Confindustria boccia il congedo di paternità obbligatorio per lunghi periodi.
Lo hanno spiegato i rappresentanti degli industriali nel corso di un’audizione di fronte alla Commissione Lavoro della Camera dei Deputati in materia di congedo parentale.
Sebbene infatti sia necessario “sostenere la natalità e contrastare il declino demografico” attraverso “interventi complessivi e strutturali a sostegno delle giovani coppie e delle famiglie con figli minori”, secondo viale dell’Astronomia le proposte di legge presentate registrano una serie di criticità.
In particolare, Confindustria è “contraria a norme che impongano obbligatoriamente ai padri lunghi periodi di congedo, preferendo invece misure incentivanti e flessibili, come quelle già previste per l’anno in corso, in tema di congedi facoltativi, che conciliano l’equilibrio tra tutela familiare, sostenibilità economica e organizzazione aziendale”.
Delle undici proposte, quasi la metà chiede di introdurre un congedo obbligatorio per i padri, da 30 giorni fino a cinque mesi.
A questo, gli industriali si oppongono “per motivi gestionali e di principio: le assenze lunghe creano difficoltà organizzative nelle imprese, specie in un contesto di carenza di manodopera qualificata, e comunque imporre obblighi di questa portata non sembra coerente con il pieno rispetto dell’autonomia dei singoli cittadini”.
Allo stesso tempo, “non è condivisibile la sostituzione delle sanzioni amministrative con sanzioni penali per chi ostacola il congedo del padre lavoratore, mentre ha un senso per tutelare la madre lavoratrice, per gli aspetti legati alla tutela della salute”, hanno aggiunto.

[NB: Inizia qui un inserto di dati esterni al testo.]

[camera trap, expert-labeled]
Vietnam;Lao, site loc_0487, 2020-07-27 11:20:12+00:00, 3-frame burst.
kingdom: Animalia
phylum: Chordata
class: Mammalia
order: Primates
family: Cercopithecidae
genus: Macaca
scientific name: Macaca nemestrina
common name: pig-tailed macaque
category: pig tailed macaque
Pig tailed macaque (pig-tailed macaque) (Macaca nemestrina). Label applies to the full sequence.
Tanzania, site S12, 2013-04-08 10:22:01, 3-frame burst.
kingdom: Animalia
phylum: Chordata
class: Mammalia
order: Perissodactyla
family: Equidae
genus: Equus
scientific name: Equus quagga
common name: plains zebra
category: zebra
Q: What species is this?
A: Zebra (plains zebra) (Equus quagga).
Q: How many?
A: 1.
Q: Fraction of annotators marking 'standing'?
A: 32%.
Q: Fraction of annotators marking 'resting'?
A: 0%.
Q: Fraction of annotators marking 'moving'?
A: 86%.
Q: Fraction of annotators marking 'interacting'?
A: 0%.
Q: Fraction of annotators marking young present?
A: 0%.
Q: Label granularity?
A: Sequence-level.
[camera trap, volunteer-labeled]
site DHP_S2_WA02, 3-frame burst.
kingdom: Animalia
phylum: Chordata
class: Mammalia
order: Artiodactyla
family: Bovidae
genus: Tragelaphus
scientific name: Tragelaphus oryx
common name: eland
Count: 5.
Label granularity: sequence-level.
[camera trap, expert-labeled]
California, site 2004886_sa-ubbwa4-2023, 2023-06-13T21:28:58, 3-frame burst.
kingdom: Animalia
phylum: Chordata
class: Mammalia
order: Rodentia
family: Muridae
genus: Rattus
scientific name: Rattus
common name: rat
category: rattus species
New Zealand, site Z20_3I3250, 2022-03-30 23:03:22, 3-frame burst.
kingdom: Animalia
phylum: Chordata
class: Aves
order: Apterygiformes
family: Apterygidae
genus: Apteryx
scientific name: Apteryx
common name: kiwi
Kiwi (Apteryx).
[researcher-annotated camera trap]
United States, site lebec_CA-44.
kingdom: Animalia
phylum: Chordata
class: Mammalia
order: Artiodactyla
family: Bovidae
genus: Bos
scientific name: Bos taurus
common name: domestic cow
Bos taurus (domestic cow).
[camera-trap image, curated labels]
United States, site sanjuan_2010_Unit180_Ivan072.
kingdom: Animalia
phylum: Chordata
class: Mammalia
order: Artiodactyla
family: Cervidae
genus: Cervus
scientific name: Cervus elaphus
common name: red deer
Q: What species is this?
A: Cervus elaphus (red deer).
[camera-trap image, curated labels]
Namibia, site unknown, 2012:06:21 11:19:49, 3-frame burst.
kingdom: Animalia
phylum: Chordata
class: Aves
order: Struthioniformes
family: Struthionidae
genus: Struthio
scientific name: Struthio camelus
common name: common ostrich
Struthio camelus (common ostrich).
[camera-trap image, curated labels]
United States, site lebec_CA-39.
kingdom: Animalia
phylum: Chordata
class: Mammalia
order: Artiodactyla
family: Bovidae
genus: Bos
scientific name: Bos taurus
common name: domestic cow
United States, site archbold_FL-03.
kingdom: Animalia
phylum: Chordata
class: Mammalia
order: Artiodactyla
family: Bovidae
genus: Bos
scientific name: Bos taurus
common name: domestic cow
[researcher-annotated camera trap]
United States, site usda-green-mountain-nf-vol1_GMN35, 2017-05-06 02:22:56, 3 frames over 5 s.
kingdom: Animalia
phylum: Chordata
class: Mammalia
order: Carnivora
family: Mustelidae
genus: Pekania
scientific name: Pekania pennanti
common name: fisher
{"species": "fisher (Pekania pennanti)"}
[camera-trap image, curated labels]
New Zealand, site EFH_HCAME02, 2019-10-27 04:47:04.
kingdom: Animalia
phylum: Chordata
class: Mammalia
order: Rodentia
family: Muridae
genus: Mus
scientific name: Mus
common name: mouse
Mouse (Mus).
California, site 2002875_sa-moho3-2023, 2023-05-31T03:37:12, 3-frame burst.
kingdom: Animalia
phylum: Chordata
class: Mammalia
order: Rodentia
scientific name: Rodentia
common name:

Bene invece il miglioramento della disciplina del congedo per la malattia dei figli fino a tre anni, equiparando il trattamento dei lavoratori privati a quello del pubblico impiego, ma no all’estensione dei giorni di congedo per malattia per figli tra tre e otto anni, poiché “tali assenze non sono soggette ai controlli previsti in caso di malattia dei lavoratori e spesso si espongono a utilizzi impropri”, hanno sostenuto i rappresentanti delle imprese.
Pollice in su verso “gli incentivi che favoriscano il rientro delle madri al lavoro dopo la maternità, poiché le dimissioni delle madri sono spesso dovute a difficoltà di conciliazione vita/lavoro e alla mancanza di servizi” e “gli incentivi alle assunzioni a termine in sostituzione durante i periodi di maternità”.